At a meeting of the MSF Management Council, Apollo Program Director Samuel C. Phillips put forth a number of recommendations regarding planning for extravehicular and scientific activities during the first lunar landing missions:
NASA Apollo Program Director Samuel C. Phillips asked ASPO Manager George M. Low for comments on potential uses for television aboard all Apollo spacecraft (both CMs and LMs). Although plans called for TV cameras in both spacecraft for the F and G missions, on the combined CSM-LM earth-orbital D mission only the LM was to contain a camera. Phillips asked Low to assess the feasibility and schedule impact of including a TV camera on the D-mission CSM as well (CM 104), thus employing television on all the remaining Apollo spacecraft. In particular, the Apollo Director sought Low's advice on the feasibility and usefulness of television transmissions for engineering, operations, scientific, and public information purposes.

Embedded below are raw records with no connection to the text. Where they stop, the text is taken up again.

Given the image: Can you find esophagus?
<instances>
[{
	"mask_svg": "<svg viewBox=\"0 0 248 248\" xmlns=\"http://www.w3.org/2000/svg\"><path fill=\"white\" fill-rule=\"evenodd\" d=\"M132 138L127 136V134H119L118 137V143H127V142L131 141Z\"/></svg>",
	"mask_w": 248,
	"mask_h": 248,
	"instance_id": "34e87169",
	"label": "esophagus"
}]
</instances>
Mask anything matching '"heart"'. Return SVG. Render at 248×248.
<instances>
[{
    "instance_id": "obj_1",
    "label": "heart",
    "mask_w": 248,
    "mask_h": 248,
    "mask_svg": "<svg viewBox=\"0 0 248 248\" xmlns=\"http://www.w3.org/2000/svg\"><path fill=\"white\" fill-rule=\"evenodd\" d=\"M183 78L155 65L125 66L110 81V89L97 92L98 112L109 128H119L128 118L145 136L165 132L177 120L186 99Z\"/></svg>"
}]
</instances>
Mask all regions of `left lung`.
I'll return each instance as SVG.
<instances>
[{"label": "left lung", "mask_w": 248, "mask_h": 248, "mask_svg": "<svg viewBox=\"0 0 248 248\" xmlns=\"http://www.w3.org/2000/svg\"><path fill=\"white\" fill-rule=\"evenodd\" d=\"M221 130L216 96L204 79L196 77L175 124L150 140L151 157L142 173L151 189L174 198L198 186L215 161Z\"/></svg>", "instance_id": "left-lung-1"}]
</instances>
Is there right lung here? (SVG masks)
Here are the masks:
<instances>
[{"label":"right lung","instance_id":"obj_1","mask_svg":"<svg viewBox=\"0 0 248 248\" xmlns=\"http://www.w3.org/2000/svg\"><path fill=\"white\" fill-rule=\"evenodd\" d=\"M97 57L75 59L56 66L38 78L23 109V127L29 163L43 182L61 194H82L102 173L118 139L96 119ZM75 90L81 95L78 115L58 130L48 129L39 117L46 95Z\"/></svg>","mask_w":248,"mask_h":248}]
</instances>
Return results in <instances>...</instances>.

ASPO Manager George M. Low apprised Program Director Samuel C. Phillips of MSC's plans for television cameras aboard remaining Apollo missions. With the exception of spacecraft 104 (scheduled for flight as Apollo 9), television cameras were to be flown in all CMs. Also, cameras would be included in all manned LMs (LM-3 through LM-14).

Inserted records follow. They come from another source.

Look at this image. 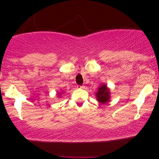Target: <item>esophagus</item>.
<instances>
[{"mask_svg": "<svg viewBox=\"0 0 159 159\" xmlns=\"http://www.w3.org/2000/svg\"><path fill=\"white\" fill-rule=\"evenodd\" d=\"M77 87H78V89H84V86H81V85H78L77 86Z\"/></svg>", "mask_w": 159, "mask_h": 159, "instance_id": "1", "label": "esophagus"}]
</instances>
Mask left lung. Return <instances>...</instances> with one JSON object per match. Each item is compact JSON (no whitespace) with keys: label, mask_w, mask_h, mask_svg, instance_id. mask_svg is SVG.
Wrapping results in <instances>:
<instances>
[{"label":"left lung","mask_w":159,"mask_h":159,"mask_svg":"<svg viewBox=\"0 0 159 159\" xmlns=\"http://www.w3.org/2000/svg\"><path fill=\"white\" fill-rule=\"evenodd\" d=\"M110 89H108L106 84H102L98 89L95 93L97 101L101 104H105L108 102L111 98Z\"/></svg>","instance_id":"left-lung-1"}]
</instances>
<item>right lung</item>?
Here are the masks:
<instances>
[{
    "mask_svg": "<svg viewBox=\"0 0 159 159\" xmlns=\"http://www.w3.org/2000/svg\"><path fill=\"white\" fill-rule=\"evenodd\" d=\"M61 93H62V92H57V95H58V96H60L61 94Z\"/></svg>",
    "mask_w": 159,
    "mask_h": 159,
    "instance_id": "obj_1",
    "label": "right lung"
}]
</instances>
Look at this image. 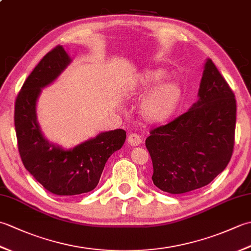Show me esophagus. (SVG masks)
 Listing matches in <instances>:
<instances>
[{
  "label": "esophagus",
  "instance_id": "34e87169",
  "mask_svg": "<svg viewBox=\"0 0 251 251\" xmlns=\"http://www.w3.org/2000/svg\"><path fill=\"white\" fill-rule=\"evenodd\" d=\"M127 141H128V143L130 146L132 147H136V146H139L140 143L142 142V139H141V136L137 135V134H130L128 136V138H127Z\"/></svg>",
  "mask_w": 251,
  "mask_h": 251
}]
</instances>
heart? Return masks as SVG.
Instances as JSON below:
<instances>
[{"mask_svg":"<svg viewBox=\"0 0 251 251\" xmlns=\"http://www.w3.org/2000/svg\"><path fill=\"white\" fill-rule=\"evenodd\" d=\"M168 76V72L161 68L146 69L131 81V92L145 93L153 85ZM182 97L181 88L174 81L157 84L142 99L139 112L141 117L149 123H163L172 116Z\"/></svg>","mask_w":251,"mask_h":251,"instance_id":"b5f03b06","label":"heart"}]
</instances>
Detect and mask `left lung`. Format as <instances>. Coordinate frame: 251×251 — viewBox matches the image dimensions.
Wrapping results in <instances>:
<instances>
[{
	"mask_svg": "<svg viewBox=\"0 0 251 251\" xmlns=\"http://www.w3.org/2000/svg\"><path fill=\"white\" fill-rule=\"evenodd\" d=\"M235 124V96L215 63L207 59L197 102L168 124L152 129L147 138L153 183L170 194L210 183L232 157Z\"/></svg>",
	"mask_w": 251,
	"mask_h": 251,
	"instance_id": "8db88e82",
	"label": "left lung"
}]
</instances>
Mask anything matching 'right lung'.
<instances>
[{
  "label": "right lung",
  "mask_w": 251,
  "mask_h": 251,
  "mask_svg": "<svg viewBox=\"0 0 251 251\" xmlns=\"http://www.w3.org/2000/svg\"><path fill=\"white\" fill-rule=\"evenodd\" d=\"M71 61L60 45L47 52L26 77L15 102V129L21 161L47 191L62 196L93 191L108 158L126 139L124 129H115L100 132L66 150L42 134L36 117L37 98L42 88L54 82Z\"/></svg>",
  "instance_id": "obj_1"
}]
</instances>
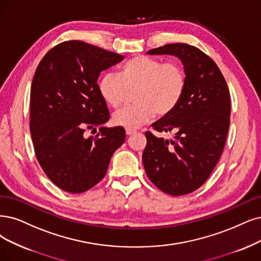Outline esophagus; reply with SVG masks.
<instances>
[{
	"label": "esophagus",
	"mask_w": 261,
	"mask_h": 261,
	"mask_svg": "<svg viewBox=\"0 0 261 261\" xmlns=\"http://www.w3.org/2000/svg\"><path fill=\"white\" fill-rule=\"evenodd\" d=\"M134 133H137L136 130H133V129H125V134H127V136H132V134H134Z\"/></svg>",
	"instance_id": "34e87169"
}]
</instances>
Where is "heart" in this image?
<instances>
[{
	"label": "heart",
	"mask_w": 261,
	"mask_h": 261,
	"mask_svg": "<svg viewBox=\"0 0 261 261\" xmlns=\"http://www.w3.org/2000/svg\"><path fill=\"white\" fill-rule=\"evenodd\" d=\"M186 73L177 61L137 56L119 66L117 74L105 73L98 82L102 100L113 109L124 102L128 91H134L136 104L116 112L115 124L127 129L140 128L155 114L165 116L175 110L186 89Z\"/></svg>",
	"instance_id": "1"
}]
</instances>
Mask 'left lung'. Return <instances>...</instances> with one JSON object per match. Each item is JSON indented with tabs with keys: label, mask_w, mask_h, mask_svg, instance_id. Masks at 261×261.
<instances>
[{
	"label": "left lung",
	"mask_w": 261,
	"mask_h": 261,
	"mask_svg": "<svg viewBox=\"0 0 261 261\" xmlns=\"http://www.w3.org/2000/svg\"><path fill=\"white\" fill-rule=\"evenodd\" d=\"M147 54L177 57L187 83L175 110L151 124L158 132H172L174 139L146 132L143 165L160 190L187 195L204 184L223 153L230 124L229 89L216 63L195 46L168 44Z\"/></svg>",
	"instance_id": "1"
}]
</instances>
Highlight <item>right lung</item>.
<instances>
[{
  "label": "right lung",
  "mask_w": 261,
  "mask_h": 261,
  "mask_svg": "<svg viewBox=\"0 0 261 261\" xmlns=\"http://www.w3.org/2000/svg\"><path fill=\"white\" fill-rule=\"evenodd\" d=\"M123 58L67 41L51 48L37 65L30 99L32 142L45 174L64 191L82 194L98 184L125 140L122 127H100L95 138L85 134L109 121L98 79Z\"/></svg>",
  "instance_id": "right-lung-1"
}]
</instances>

NASA was considering several methods for providing real-time television coverage of lunar surface activities with scientific commentary to the news media during future Apollo flights. A recommended approach would place scientific personnel from within NASA, including Apollo Program principal investigators, in the MSC news center briefing room with a panel representing the news media. The scientific personnel would supplement the normal air-to-ground communications, public affairs commentary, and TV transmissions from the moon with spontaneous commentary on surface activities in progress.